«Théoriquement, si un parent veut avantager l’un de ses enfants, il peut le faire de façon officielle en le gratifiant d’une donation », rappelle Myriam Gobbé, avocate associée spécialiste en droit rural pour le cabinet Avocats Liberté, à Rennes (Ille-et-Vilaine). La donation peut se faire soit :
• En avancement de part successorale (donation anciennement appelée « en avancement d’hoirie »), auquel cas, elle devra être rapportée à la succession lors de leur décès, ce qui veut dire que la valeur des biens donnés devra être prise en compte dans la masse à partager entre les héritiers pour permettre le calcul de la part de chacun de façon égalitaire.
• Hors part (anciennement dite « par préciput »), auquel cas l’enfant qui a été gratifié n’aura pas à rapporter cet avantage. À condition qu’il n’y ait pas atteinte à la « réserve héréditaire » des autres enfants.
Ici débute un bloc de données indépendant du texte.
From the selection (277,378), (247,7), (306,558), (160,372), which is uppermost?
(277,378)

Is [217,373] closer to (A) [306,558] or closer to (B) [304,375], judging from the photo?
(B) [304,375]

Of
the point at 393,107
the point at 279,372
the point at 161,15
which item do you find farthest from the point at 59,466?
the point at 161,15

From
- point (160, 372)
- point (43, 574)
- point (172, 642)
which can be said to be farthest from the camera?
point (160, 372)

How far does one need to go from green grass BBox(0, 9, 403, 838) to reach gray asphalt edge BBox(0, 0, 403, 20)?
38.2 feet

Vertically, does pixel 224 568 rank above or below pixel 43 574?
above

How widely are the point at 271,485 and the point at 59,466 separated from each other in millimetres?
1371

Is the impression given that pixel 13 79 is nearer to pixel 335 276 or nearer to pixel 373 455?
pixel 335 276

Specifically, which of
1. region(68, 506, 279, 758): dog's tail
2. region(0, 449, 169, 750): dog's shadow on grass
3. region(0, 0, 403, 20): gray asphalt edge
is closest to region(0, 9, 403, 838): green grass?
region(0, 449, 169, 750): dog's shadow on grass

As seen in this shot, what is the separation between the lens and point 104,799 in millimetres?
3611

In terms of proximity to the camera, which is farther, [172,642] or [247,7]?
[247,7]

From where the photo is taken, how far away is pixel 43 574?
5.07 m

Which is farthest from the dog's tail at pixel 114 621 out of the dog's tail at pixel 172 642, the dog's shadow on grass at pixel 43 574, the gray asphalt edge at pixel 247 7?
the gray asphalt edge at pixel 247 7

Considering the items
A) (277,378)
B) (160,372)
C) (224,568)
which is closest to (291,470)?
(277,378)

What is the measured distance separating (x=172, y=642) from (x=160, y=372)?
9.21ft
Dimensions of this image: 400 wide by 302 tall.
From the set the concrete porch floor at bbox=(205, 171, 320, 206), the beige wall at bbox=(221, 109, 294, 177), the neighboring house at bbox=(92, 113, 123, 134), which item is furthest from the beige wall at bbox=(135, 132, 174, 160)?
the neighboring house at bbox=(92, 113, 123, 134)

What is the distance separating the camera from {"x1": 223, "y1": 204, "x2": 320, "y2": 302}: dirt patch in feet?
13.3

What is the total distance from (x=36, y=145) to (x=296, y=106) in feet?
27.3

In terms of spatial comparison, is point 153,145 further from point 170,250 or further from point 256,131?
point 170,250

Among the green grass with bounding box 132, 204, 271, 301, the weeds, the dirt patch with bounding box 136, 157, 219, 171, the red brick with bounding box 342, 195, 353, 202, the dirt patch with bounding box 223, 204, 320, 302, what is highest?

L’héritier donataire est, donc, privilégié par rapport aux autres héritiers puisque cette donation hors part constitue un supplément sur héritage pour l’héritier qui en bénéficie.
« Il arrive que des parents souhaitent avantager un seul de leurs enfants en dehors de tout acte officiel. En pratique, cette gratification peut intervenir soit en diminuant la valeur de biens cédés, soit, même, en s’abstenant de solliciter le règlement du prix fixé. Il s’agit, dans ces hypothèses, de ce qui peut être qualifié de donations déguisées ou indirectes », confirme l’avocate.
« Vos parents sont libres de vendre leur patrimoine comme ils le souhaitent. Le recours n’existe qu’au décès du parent ou des parents qui ont cédé le ou leurs bien(s) à un prix inférieur à leur valeur réelle. Mais la charge de la preuve repose sur celui ou ceux qui se prétendent lésés. Ils devront justifier que les biens ont effectivement été cédés à une valeur inférieure à leur prix réel. Le cas échéant, une expertise pourra être ordonnée », détaille Myriam Gobbé.
Ces donations déguisées peuvent prendre la forme d’une absence de demande de fermage ou de loyer pour des biens appartenant aux parents, dont l’enfant a pourtant une jouissance exclusive. À noter que si vous avez travaillé en qualité d’aide familial sur l’exploitation sans percevoir de rémunération, vous pourrez faire valoir sur la succession une créance de salaire différé.
En résumé, les parents peuvent vendre les biens à un prix inférieur au marché (sous réserve d’un redressement fiscal), mais avec un risque de remise en cause de cet acte par les autres héritiers dans un délai de cinq ans suite à leur décès.